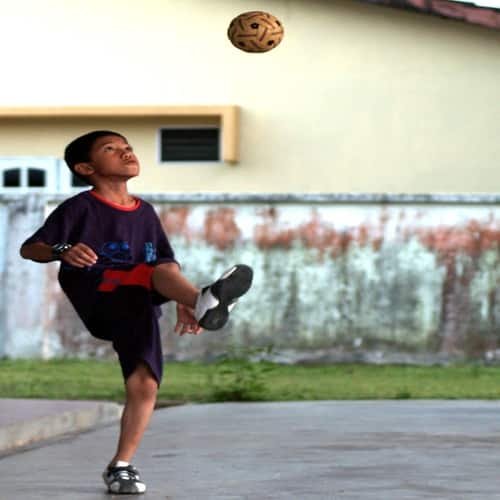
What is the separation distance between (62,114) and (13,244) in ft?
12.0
--*--
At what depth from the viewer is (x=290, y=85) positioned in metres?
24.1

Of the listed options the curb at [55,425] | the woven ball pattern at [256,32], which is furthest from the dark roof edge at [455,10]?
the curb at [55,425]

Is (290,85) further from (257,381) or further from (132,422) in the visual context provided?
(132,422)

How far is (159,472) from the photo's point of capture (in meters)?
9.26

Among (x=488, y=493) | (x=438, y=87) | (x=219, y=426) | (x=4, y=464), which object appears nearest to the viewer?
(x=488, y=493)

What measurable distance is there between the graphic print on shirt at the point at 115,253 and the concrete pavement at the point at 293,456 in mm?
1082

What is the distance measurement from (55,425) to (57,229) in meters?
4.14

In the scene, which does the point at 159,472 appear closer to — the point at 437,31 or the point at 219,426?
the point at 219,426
--*--
▸ **Work to be completed**
Show each line of the records above that contains the word "between". Case counts.

▸ **Completed exercise**
What is the separation distance between (62,114) and (13,244) in ft?
What measurable distance is there between the graphic print on shirt at the point at 115,253 and the concrete pavement at the point at 293,456 in mm?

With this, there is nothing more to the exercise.